Exposure for Kids

This section is for kids if you working on this by yourself or with an adult

Illustrations by Lindsey Nowak

If you are just beginning to face your fears, bravo! Way to go. What you are beginning to do is exactly how to get free of this frustrating phobia. If you are using my book (Dr. Russ) then you will have read about how your brain works and why you have to face your fears. Maybe you have someone helping you who has explained how this works. That is great. However, if you don’t know how and why you need to face your fear, I highly recommend you read my book or do this with someone who can help you go through it. Think of it like this, if you plan to ride your bike to visit a friend whose house you haven’t been to before, and if you have good directions you can get right there, no problem. But if you just start riding without knowing directions you could get extremely lost. This process isn’t incredibly hard (I didn’t say easy) with a good map and explanation. But without that, you will find it is much harder than it needs to be. The steps we have created on this website are a very good map. Start at step one and do NOT jump ahead. Practice the first step and do that over and over until you KNOW you can handle it. Then move to the next step. Don’t rush.

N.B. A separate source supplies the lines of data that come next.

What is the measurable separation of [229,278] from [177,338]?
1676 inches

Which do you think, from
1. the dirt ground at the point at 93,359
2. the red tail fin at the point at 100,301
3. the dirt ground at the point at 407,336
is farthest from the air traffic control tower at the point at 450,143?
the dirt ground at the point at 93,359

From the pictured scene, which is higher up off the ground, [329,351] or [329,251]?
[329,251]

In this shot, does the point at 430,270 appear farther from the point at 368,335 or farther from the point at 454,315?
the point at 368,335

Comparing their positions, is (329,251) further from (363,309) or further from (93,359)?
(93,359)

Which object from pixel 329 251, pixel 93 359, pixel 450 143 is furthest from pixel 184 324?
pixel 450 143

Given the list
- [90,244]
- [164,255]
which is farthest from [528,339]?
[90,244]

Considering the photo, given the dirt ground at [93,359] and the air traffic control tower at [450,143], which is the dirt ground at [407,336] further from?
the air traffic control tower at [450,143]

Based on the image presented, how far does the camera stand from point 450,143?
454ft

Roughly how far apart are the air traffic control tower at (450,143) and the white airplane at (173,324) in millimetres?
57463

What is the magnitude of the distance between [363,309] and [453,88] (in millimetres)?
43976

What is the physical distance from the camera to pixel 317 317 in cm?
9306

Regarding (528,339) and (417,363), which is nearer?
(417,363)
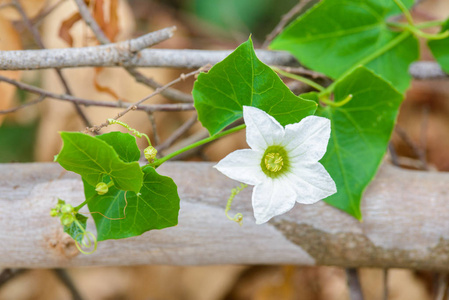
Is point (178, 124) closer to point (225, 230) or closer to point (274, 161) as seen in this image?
point (225, 230)

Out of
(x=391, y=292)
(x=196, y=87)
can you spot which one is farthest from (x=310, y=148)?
(x=391, y=292)

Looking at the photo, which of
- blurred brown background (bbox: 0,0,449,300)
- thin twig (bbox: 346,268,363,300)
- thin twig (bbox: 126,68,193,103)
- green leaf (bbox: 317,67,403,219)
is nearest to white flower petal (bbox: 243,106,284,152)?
green leaf (bbox: 317,67,403,219)

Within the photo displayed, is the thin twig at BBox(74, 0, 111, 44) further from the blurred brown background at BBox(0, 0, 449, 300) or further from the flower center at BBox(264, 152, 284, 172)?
the flower center at BBox(264, 152, 284, 172)

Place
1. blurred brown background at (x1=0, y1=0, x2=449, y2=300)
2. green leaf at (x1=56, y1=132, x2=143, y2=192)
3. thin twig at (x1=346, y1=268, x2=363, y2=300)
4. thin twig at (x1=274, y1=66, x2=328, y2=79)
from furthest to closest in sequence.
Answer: blurred brown background at (x1=0, y1=0, x2=449, y2=300) → thin twig at (x1=346, y1=268, x2=363, y2=300) → thin twig at (x1=274, y1=66, x2=328, y2=79) → green leaf at (x1=56, y1=132, x2=143, y2=192)

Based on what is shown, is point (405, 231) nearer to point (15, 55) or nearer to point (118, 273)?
point (15, 55)

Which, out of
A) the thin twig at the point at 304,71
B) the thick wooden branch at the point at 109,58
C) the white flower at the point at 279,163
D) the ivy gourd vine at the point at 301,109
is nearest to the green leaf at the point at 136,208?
the ivy gourd vine at the point at 301,109

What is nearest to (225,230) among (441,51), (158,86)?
(158,86)

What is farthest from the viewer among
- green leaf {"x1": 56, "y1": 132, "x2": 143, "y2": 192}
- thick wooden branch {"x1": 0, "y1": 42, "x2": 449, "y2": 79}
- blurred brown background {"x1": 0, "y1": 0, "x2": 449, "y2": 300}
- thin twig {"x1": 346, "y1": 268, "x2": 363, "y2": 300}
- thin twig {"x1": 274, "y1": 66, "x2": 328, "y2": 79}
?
blurred brown background {"x1": 0, "y1": 0, "x2": 449, "y2": 300}
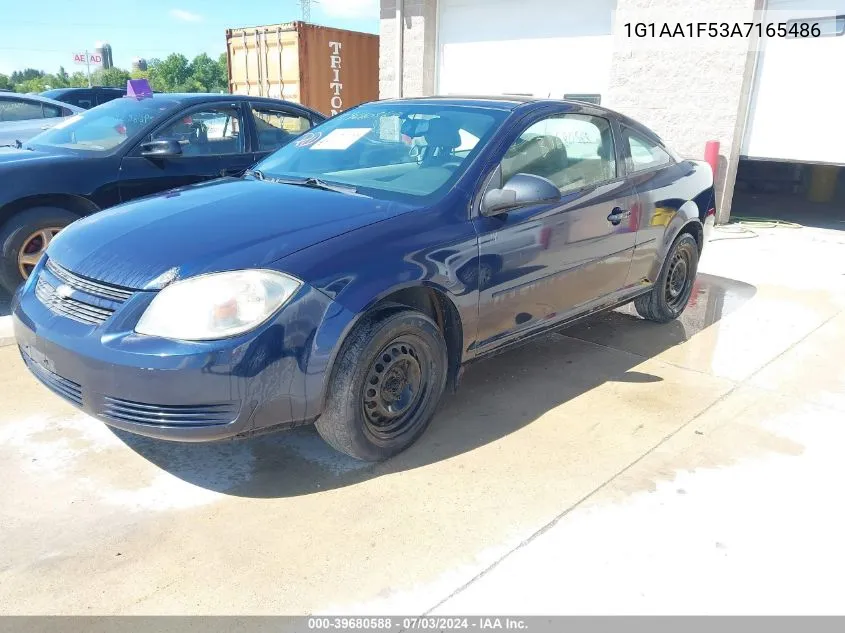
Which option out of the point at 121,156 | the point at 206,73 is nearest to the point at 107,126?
the point at 121,156

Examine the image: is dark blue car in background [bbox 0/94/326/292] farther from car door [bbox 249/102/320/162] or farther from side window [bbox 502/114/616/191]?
side window [bbox 502/114/616/191]

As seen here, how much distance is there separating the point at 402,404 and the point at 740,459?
5.27 ft

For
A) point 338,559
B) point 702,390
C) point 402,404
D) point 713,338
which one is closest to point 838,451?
point 702,390

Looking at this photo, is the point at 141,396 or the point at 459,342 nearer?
the point at 141,396

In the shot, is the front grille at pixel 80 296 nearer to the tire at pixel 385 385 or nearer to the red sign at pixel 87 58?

Exposure just means facing what scares you. Feeling anxious happens anyway, right? You will just be organizing and scheduling it if you follow this program. If you follow our steps and practice each step until you are much less bothered, then it will be less distressing than you are used to feeling day to day. Some exposures will be harder than others, but after talking to hundreds of people, we have done a good job of putting them in a sensible order. The first step is one or two words that often trigger some anxiety. It is not the word, of course, but what the word makes you think about. Remember, it is stuff that you think about all the time. Well, you probably try not to think about it but it pops into your head, doesn’t it? You got this.


This section for Clinicians

This page and those under this heading are designed for children 6 to 13. You can try them on kids a bit younger if you are very experienced with that age group. Older teens may find some of this helpful as well because, for example, some of the paragraphs assume a student in a classroom. Some of the exposures are virtually identical to what we would do with adults. But several of the exposures will be customized for kids and young teens. On both the adult and kid exposures we strive to make them as generalizable as possible but you may need to adjust for your patients. For example, if your patient is homeschooled a typical classroom example may not fit. However, you could customize it for a religious service or sporting event.

Every kind of anxiety has an object, situation, or feeling that triggers distress. Emetophobia is no different. Exposure is the process of voluntarily leaning into that trigger. It is not for the faint of heart! The therapeutic art of exposure is designing a gradual hierarchy of triggers from less challenging to more challenging. Even if you are attempting to randomize the difficulty of the exposure, in a clinical setting we all know it has to be structured in a manner that your patient will agree to do. In the case of emetophobia, virtually no clients would agree to random degrees of challenge for the exposures. In fact, we highly recommend that you follow a classic lower challenge to a higher challenge hierarchy and do not surprise your patients. Once your patient is far up the hierarchy you may introduce some random exposures. With children, we recommend you start quite slowly. Better too easy than too anxiety-provoking. Kids with emetophobia nearly universally present as extremely reactive and anxious when triggered and to keep them in the process the exposures must NOT be too provoking. The following pages follow the hierarchy we recommend and have found to be tried and true. Of course, you may find creative ways to introduce triggers and we would love to hear about it. If generalizable, with your permission, we might add them to the public resources we are presenting on this site.

If you are taking a client through these steps you will like need to make adjustments. The steps might be too easy or too hard. The following suggestions are ways to adjust the challenge of the steps.

  • Adjust the volume – generally silent or low is easier
  • Break something into smaller parts. For example, if ‘throw up’ is too challenging as a word, start with only ‘throw’.
  • Adjust distance or size – generally smaller or farther away is less challenging
  • Adjust the speed – when watching videos, faster is usually less challenging
  • Blur or removing the color can make images less challenging
  • Adjust how you introduce an exposure – give your client as much choice as you can. For example, ask, “Do you want to see the word or hear the word first?”
  • Adjust focus – draw attention to details in an image as part of the exposure.